Sin brújula, el itinerario lo marca el sonido y la gente alrededor. Cuando el murmullo y la muchedumbre aumentan, es una señal de que estamos cerca de algo importante. Los callejones se vuelven cada vez más claustrofóbicos, justo antes de llegar al Gran Canal, al Rialto, o la Plaza San Marco. Epacios abiertos, y monumentales, que contrastan con el resto de la ciudad, sinuosa y estrecha.
Llegamos a la Basílica, atravesamos su portal, y nos sentamos, bajo el techo abovedado, tapizado de láminas de oro y cristal. Nos envuelve una nube de humo, con aroma de mirra y de incienso. Una música sacra, de esa que eriza la piel, invade el ambiente. Da comienzo una misa de cantos gregorianos. Nos dejamos llevar.
Al salir, nos sorprende el sol poniéndose de un lado, y la luna llena elevándose del otro. Entre ambos, la silueta de Venecia dibujada en el horizonte.
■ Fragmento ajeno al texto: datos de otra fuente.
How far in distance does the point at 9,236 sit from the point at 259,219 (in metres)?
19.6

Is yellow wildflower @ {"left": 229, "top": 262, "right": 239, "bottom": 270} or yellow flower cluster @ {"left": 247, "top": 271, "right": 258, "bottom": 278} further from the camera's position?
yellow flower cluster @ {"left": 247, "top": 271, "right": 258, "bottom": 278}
Oscurece. Cambiamos la perspectiva, y decidimos recorrer el laberinto navegando. El aire es fresco, huele a mar, y el sonido del agua es relajante. Avanzamos lentamente, entre edificios mohosos, y descascarados; entre umbrales sumergidos, y puertas desvencijadas. Siluetas sombrías nos saludan desde los puentes.
Anochece. Los visitantes van encontrando la salida, y van dejando la ciudad-laberinto. Se amplifica la quietud, y el silencio, y con ellos, nuestra melancolía. Me niego a abandonar Venecia, temo perderla…
Las imágenes de la memoria, una vez fijadas por las palabras, se borran -dijo Polo.
Quizás tengo miedo de perder a Venecia toda de una vez, si hablo de ella.
O quizás, hablando de otras ciudades, la he ido perdiendo poco a poco.